Before: HUG, Chief Judge, and BEEZER and KLEINFELD, Circuit Judges.


MEMORANDUM* 

Appellants Bilbud Rancho California Limited, Billy J. Dendy, and Edward W. Barksdale (collectively "Bilbud"), appeal from an order granting a motion to dismiss filed by Appellee Donald W. Callender, individually and as trustee of the Donald W. Callender Family Trust and Omni Restaurant Consulting Corporation ("the Callender Group"). After filing their initial complaint, and following the Callender Group's filing of a motion to dismiss, Bilbud's counsel withdrew from the case due to a conflict of interest. Successor counsel, indicating that they planned to amend the complaint, requested a continuance of the hearing on Defendant's motions and the parties entered into a stipulation setting a date for the filing and serving of either an opposition to Callender's motion to dismiss or an amended complaint.

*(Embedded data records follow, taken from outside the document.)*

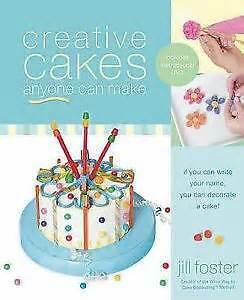 CREATIVE CAKES by Jill Foster (hard cover)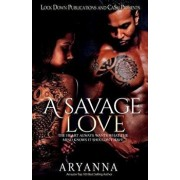 A Savage Love: The Heart Always Wants What the Mind Knows It Shouldn't Have, Paperback/Aryanna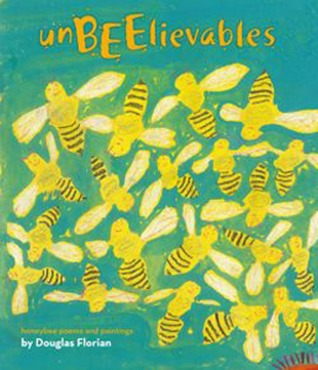 UnBEElievables: Honeybee Poems and Paintings (2012)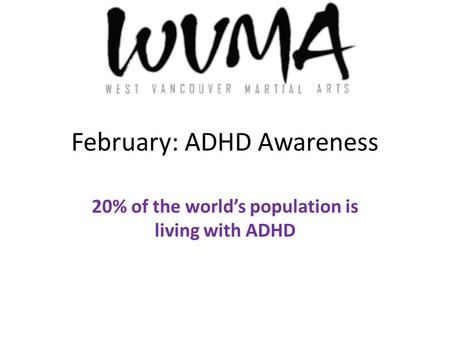 February: ADHD Awareness 20% of the world's population is living with ADHD.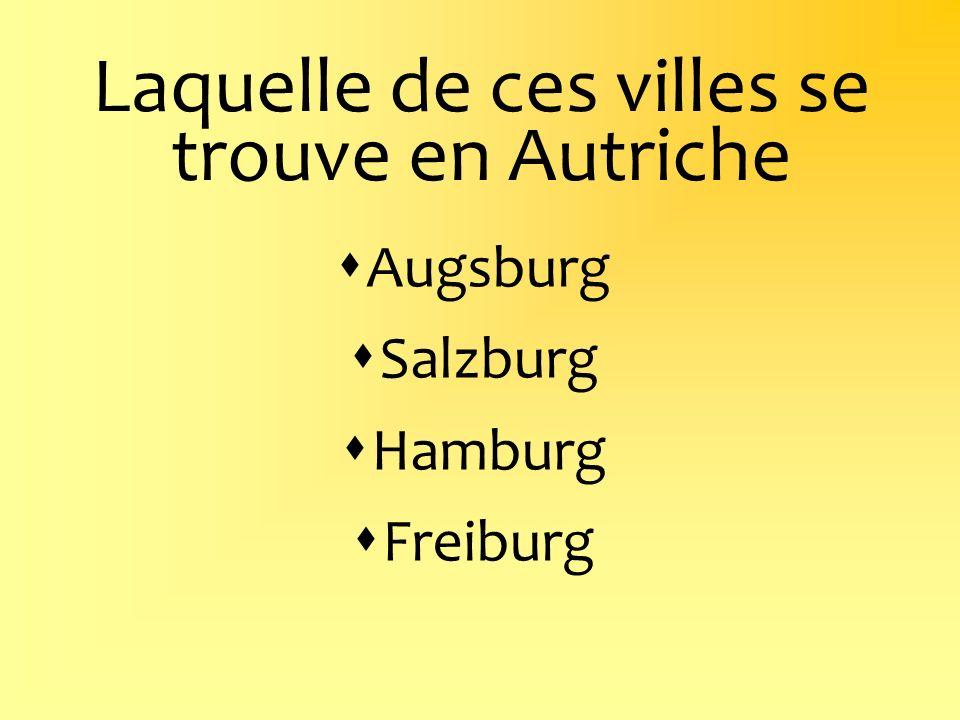 Laquelle de ces villes se trouve en Autriche Augsburg Salzburg Hamburg Freiburg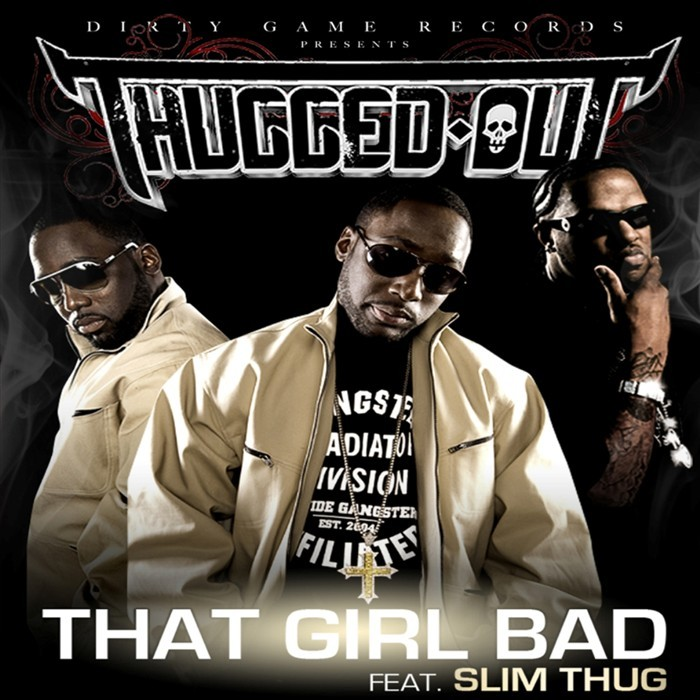 THUGGED OUT feat SLIM THUG - That Girl Bad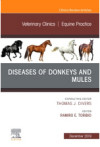 Diseases Donkeys And Mules, An Issue Of Veterinary Clinics Of North America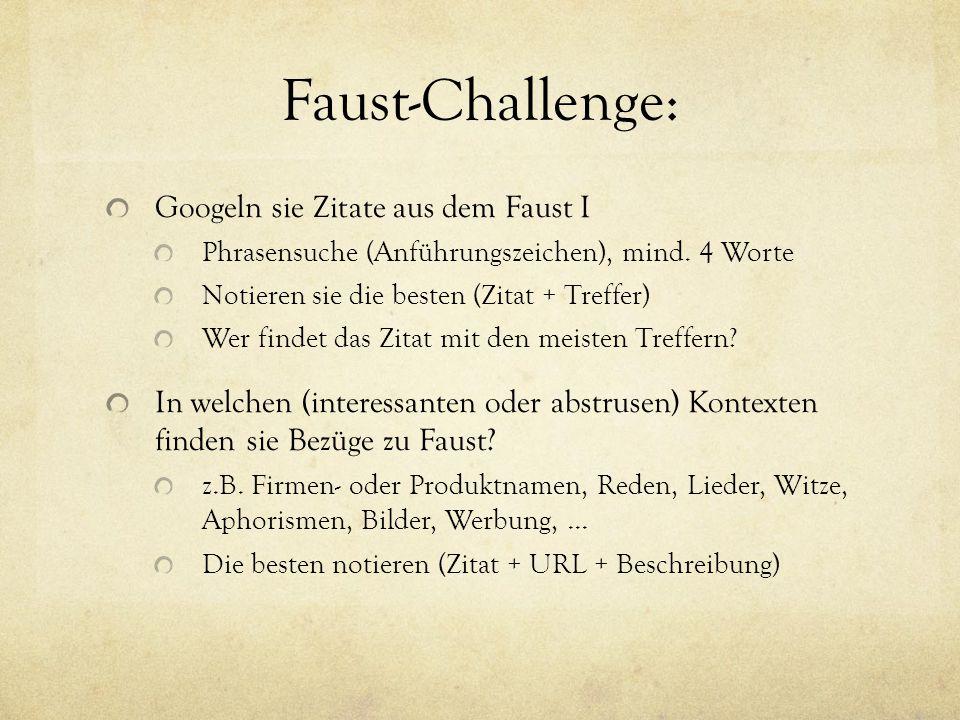 Faust Challenge Googeln Sie Zitate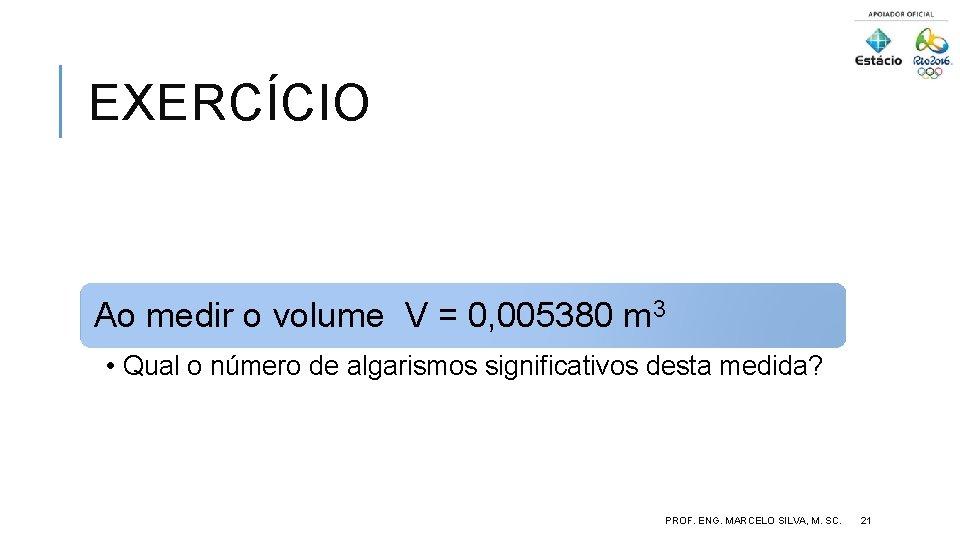 EXERCÍCIO Ao medir o volume V = 0, 005380 m 3 • Qual o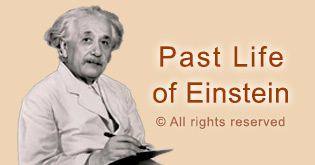 Past Life of Einstein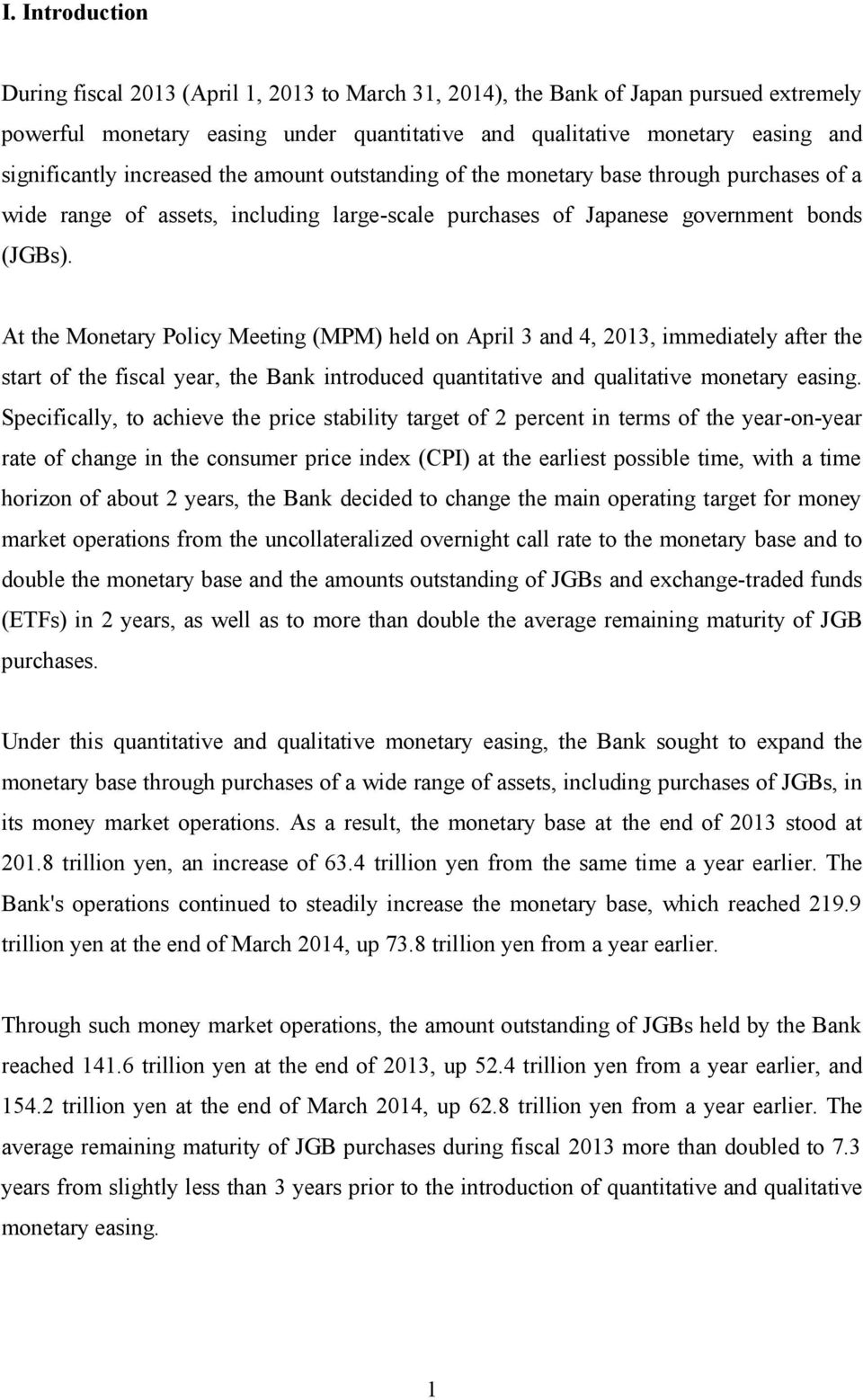 At the Monetary Policy Meeting (MPM) held on April 3 and 4, 2013, immediately after the start of the fiscal year, the Bank introduced quantitative and qualitative monetary easing.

After plaintiffs missed the deadline to file an amended complaint or opposition to the motion to dismiss as set out in the stipulation, the district court rejected the plaintiff's first amended complaint, and dismissed the action with prejudice. The court did so pursuant to Local Rule 7.1(f) (3) (c) of the United States District Court for the Southern District of California, stating that, " [f]ailure to file opposition papers by a stipulated deadline may be deemed to constitute consent by the defaulting parties to the granting of the motion." Bilbud appealed. We have jurisdiction under 28 U.S.C. § 1291, and we reverse.

Federal Rule of Civil Procedure 15(a) provides that a complaint may be amended once "as a matter of course at any time before a responsive pleading is served." A motion to dismiss is not a responsive pleading within the meaning of Rule 15(a). St. Michael's Convalescent Hosp. v. California, 643 F.2d 1369, 1374 (9th Cir. 1981). Local Rule 7.1(f) (3) (c) provides that failure to file an opposition to a motion, "may constitute consent to the granting of that motion." Where, as here, application of the Local Rule deprives a plaintiff of its "right" to file an amended complaint, see Russell v. Landrieu, 621 F.2d 1037, 1042 (9th Cir. 1980), the local rule conflicts with the federal rule.

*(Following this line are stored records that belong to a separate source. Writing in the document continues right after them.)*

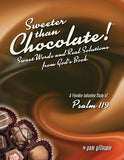 Sweeter Than Chocolate! Sweet Words and Real Solutions from God's Book: An Inductive Study of Psalm 119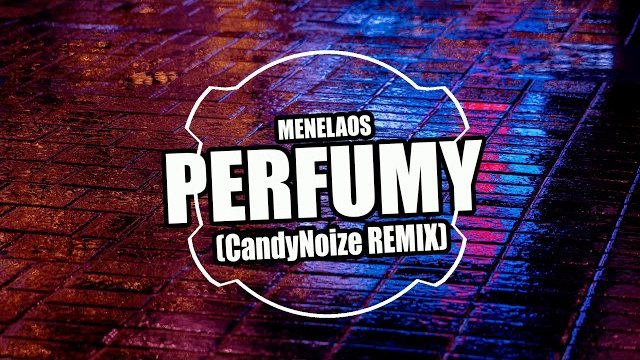 Menelaos - Perfumy (CandyNoize Remix)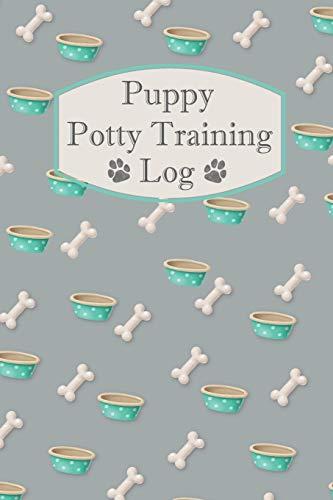 Puppy Potty Training Log: Puppy Poo Journal - Dog Potty Training Record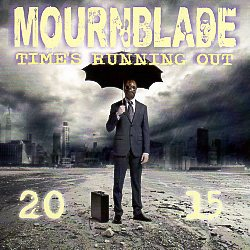 MOURNBLADE (UK) / Time's Running Out 2015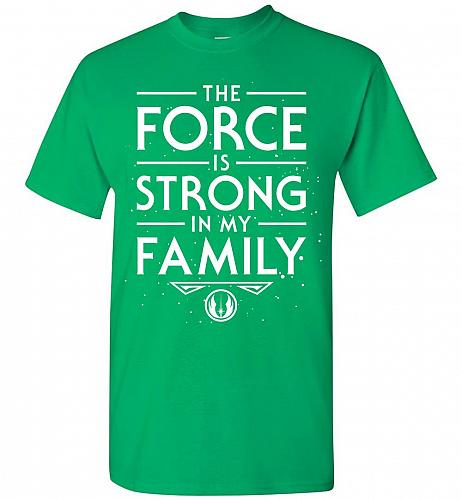 Star Wars The Force Is Strong In My Family Unisex T-Shirt Pop Culture Graphic Tee (4X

Federal Rule of Civil Procedure 83 authorizes district courts to make rules governing their own practices so long as they are "not inconsistent with [the Federal Rules]." Where a conflict arises between the two, federal rules must prevail. Colgrove v. Battin, 413 U.S. 149, 161 n. 18 (1973). District courts are given wide discretion to apply local rules and " [o]nly in rare cases will we question the exercise of discretion in connection with the application of local rules." United States v. Warren, 601 F.2d 471, 474 (9th Cir. 1979). This case, however, presents one of those rare instances in which the district court abused its discretion in applying a local rule.

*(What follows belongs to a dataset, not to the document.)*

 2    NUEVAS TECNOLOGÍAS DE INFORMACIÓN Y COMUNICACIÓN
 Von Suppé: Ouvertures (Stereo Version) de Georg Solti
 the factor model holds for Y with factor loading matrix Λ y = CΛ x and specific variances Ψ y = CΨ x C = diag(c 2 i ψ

The Callender Group rely upon the district court's contention that Bilbud, by agreeing to a stipulated deadline, waived its "right" to amend as conferred by Rule 15(a), and bound itself to Local Rule 7.1(f) (3) (c). We disagree. The stipulation nowhere indicates that the case would be dismissed if the June 20 deadline was not met. Without notice that such conduct would result in its case being dismissed with prejudice, Bilbud cannot be said to have known that failure to meet the terms of the stipulation would be fatal to its case. Appellees argue that a local rule similar to Rule 7.1(f) (3) (c) was upheld by this court in Warren, 601 F.2d at 473. However, in that case, the appellant failed to respond to over forty motions, a motion to dismiss, and a letter detailing the consequences of such failures under the local rule. Id. The appellant in Warren thus not only had notice, but also acted far more egregiously than Bilbud.

While the use of Local Rule 7.1(f) (3) (c) to dismiss their action was impermissible, Bilbud's non-compliance with the stipulated deadline may nonetheless have justified a sanction under Federal Rule of Civil Procedure 41(b). Dismissal with prejudice for similar violations have been held by this court to be abuses of discretion. See Udom v. Fonseca, 846 F.2d 1236, 1238 (9th Cir. 1988) (district court erred in dismissing the case with prejudice when plaintiff failed to file an amended complaint within time allotted); see also Hamilton v. Neptune Orient Lines, Ltd., 811 F.2d 498, 500 (9th Cir. 1987) (reversing a 41(b) dismissal as too harsh a sanction where "meaningful alternative" sanctions were never explored.)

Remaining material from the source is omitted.